Mean percentage of trials where subjects selected the risky option for Experiment 1 (solid line) and Experiment 2 (dotted line, low-valued food type): according to the value of the risky option (A) and the probability to win (B). Error bars indicate 95% confidence intervals.

https://doi.org/10.1371/journal.pone.0278150.g004

To investigate the impact of the experimental design on subject choices, we ran post-hoc tests (see S10 Table in S1 File) that showed that the level of risky choices was overall higher in Experiment 2 (mean of risky choices for all trials: 78% with a 95% CI: [66%; 90%]) than in Experiment 1 (mean of risky choices for all trials: 39% with a 95% CI: [32%; 47%]), and that the trend estimates for the value of the risky option were steeper in Experiment 1 (trend estimate: 0.1, SE: 0.01) than in Experiment 2 (trend estimate: 0.03, SE: 0.01), see S10 Table in S1 File.

Finally, we analysed the response times in both experiments to assess whether the higher levels of risk-proneness in Experiment 2 could be due to high impulsivity levels, as the risky reward was shown to the subjects before each trial in this design, which could have led subjects to pick the risky option.

We used response time as the response variable after a log-transformation and fitted a model with the same random structure as before, and with species, economic parameters, type of reward and experimental design as predictors. Our model was significantly different from the null model (LRT: χ2(7) = 75.58, p < .001), and showed that response times were longer in Experiment 2, and longer when the reward was of low-value (respectively χ2(1) = 72.99, p < .001 and χ2(1) = 8.09, p < .005), see S9 Fig in S1 File.

Discussion

We carried out a series of choice experiments in which captive gorillas and orang-utans were asked to choose between two options that differed in risk and reward. In two different experiments, subjects could either choose a safe option that always yielded a predetermined reward or choose a risky option, which could yield a higher reward or no reward at all. In the first experiment, the ’single cup’ design, the safe reward was reliably presented under a safe cup, whereas the risky reward was intermittently presented under a risky cup. Here, subjects had to learn from the feedback of previous trials the potential gain and its probability to be hidden under the risky cup.

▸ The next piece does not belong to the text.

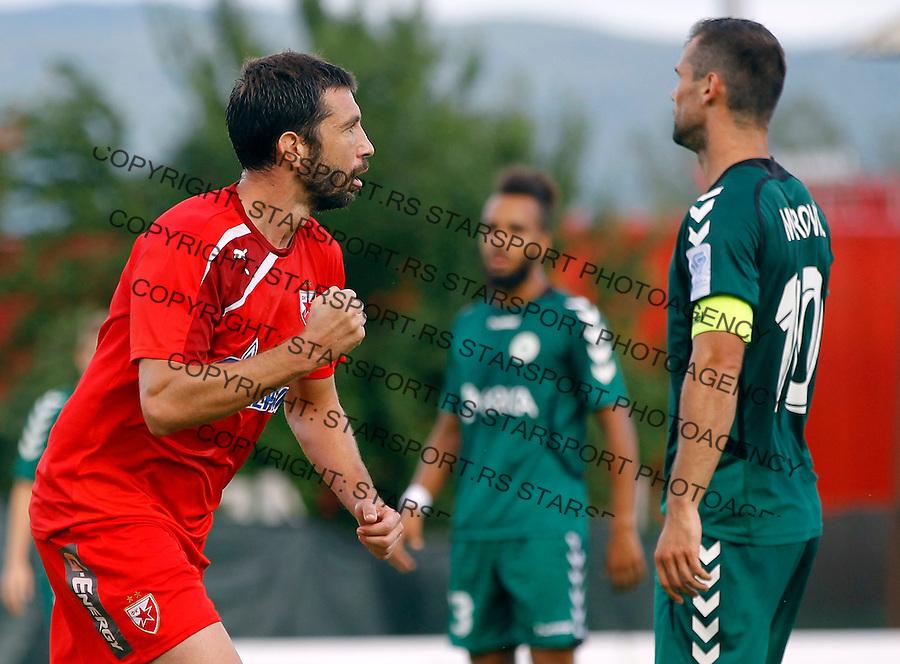 Fudbal season 2013-2014<br /> FK Crvena Zvezda pripreme<br /> Crvena Zvezda v Krka<br /> Nikola Mijailovic (L) celebrate<br /> Novo Mesto, 07.12.2014.<br /> foto: Srdjan Stevanovic/Starsportphoto &copy;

In the second experiment, the ’multiple cups’ design, the safe reward was again reliably presented under a safe cup, whereas the risky reward was always presented under one of several risky cups. Here, subjects had to understand the relationship between the number of risky cups and the probability to gain the reward if selecting a risky cup.

We analysed subjects’ performance in each of the two experimental designs and found that orang-utans and gorillas generally acted as rational decision-makers, as their preference for the risky option depended on its potential gain and on the probability to win. We found for both experiments that the proportion of risky choices had a linear relationship with the probability to win, and the amount of reward to win. However, we also found that risk preference was additionally affected by non-economic parameters, as subjects’ strategies were not stable across experimental designs. In particular, at the indifference point, subjects were generally risk-neutral in Experiment 1 and risk-prone in Experiment 2. Concerning species comparison, we did not find a performance difference across species in Experiment 2, however, we found that gorillas were more risk-prone than orang-utans in Experiment 1. Our results conflict with previous studies, that reported a species difference in risky context, and concluded that orang-utans are more risk-prone than gorillas ([32, 40]); however, this could be due to the small sample size of our study.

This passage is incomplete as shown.